The mHealth Method to Communication in Central New Hampshire

September 13, 2013
| Reprints
The mHealth Method to Communication in Central New Hampshire

Down the road from Lake Winnipesaukee, the largest and most famous of lakes in the serene Lakes Region of New Hampshire, is headquarters of the Laconia, N.H.-based health system, aptly named, Lakes Region General Healthcare (LRGHealthcare).

LRGHealthcare is comprised of Lakes Region General Hospital, a 100-bed acute care facility with numerous specialty departments, a 25-bed critical access hospital in Franklin, N.H., Franklin Regional Hospital, and multiple medical clinics and practices. It is home to one of the busiest emergency departments (ED) in the state, according to the staff. The way Elaine Cartier, LRGHealthcare’s senior director of inpatient services, tells it, the provider pretty much does everything other than neurology and cardiac surgery.

The importance of dialogue between all of these specialties in the hospital, as well the opening of a large, 98 thousand sq. foot expansion to the facility’s intensive care unit (ICU) and senior services unit in December of 2011, became reason enough for LRGHealthcare to seek out an investment in mobile health (mHealth) that would improve communication.

“[When we did this expansion] the size of our rooms increased, the size of our units increased, and we noticed we needed a better way of communicating,” says Stephanie Wheeler, Clinical Coordinator of Clinical Care Services.

The Voalte iPhone credit: Voalte

Texting in the Hospital

With this need articulated, LRGHealthcare turned to Voalte (Sarasota, Fla.). With the help of Voalte’s software and an initial order of 165 iPhones, it has implemented a mHealth communication system which allows different clinicians, pharmacists, case managers, and other staff members to instantly text with each other. Further, the iPhones are equipped with a battery pack, allowing it to be powered on for longer.
........
_Actions to take_:
1 > Based on the article on LRGHealthcare's mobile health system, explain in one to three sentences why the health system sought an investment in mobile health.
2 > Reproduce the portion of the article on LRGHealthcare's mobile health system starting at "The Voalte iPhone" and ending at "on for longer.".

(Extracted records)
........
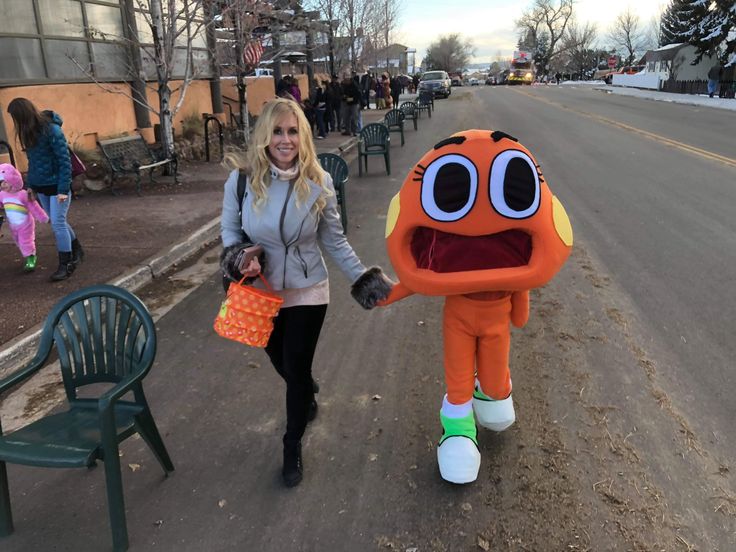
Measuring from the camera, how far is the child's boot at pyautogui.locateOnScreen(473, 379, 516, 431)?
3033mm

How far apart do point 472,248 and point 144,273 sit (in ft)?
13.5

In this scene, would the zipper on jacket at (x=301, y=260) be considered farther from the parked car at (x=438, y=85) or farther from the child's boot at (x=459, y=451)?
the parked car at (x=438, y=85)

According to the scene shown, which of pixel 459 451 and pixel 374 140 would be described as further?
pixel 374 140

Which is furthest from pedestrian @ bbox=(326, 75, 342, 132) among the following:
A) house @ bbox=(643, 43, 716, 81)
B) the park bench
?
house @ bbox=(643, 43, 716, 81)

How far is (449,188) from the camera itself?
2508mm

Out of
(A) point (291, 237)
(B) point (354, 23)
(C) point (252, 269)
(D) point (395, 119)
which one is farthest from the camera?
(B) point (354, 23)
........
_Written responses_:
1 > LRGHealthcare sought the investment because of the importance of dialogue among the hospital's many specialties and because of the December 2011 opening of a large, 98 thousand sq. foot expansion to its intensive care unit and senior services unit. With that expansion, the rooms and units grew larger, and staff noticed they needed a better way of communicating.

2 >
The Voalte iPhone credit: Voalte

Texting in the Hospital

With this need articulated, LRGHealthcare turned to Voalte (Sarasota, Fla.). With the help of Voalte’s software and an initial order of 165 iPhones, it has implemented a mHealth communication system which allows different clinicians, pharmacists, case managers, and other staff members to instantly text with each other. Further, the iPhones are equipped with a battery pack, allowing it to be powered on for longer.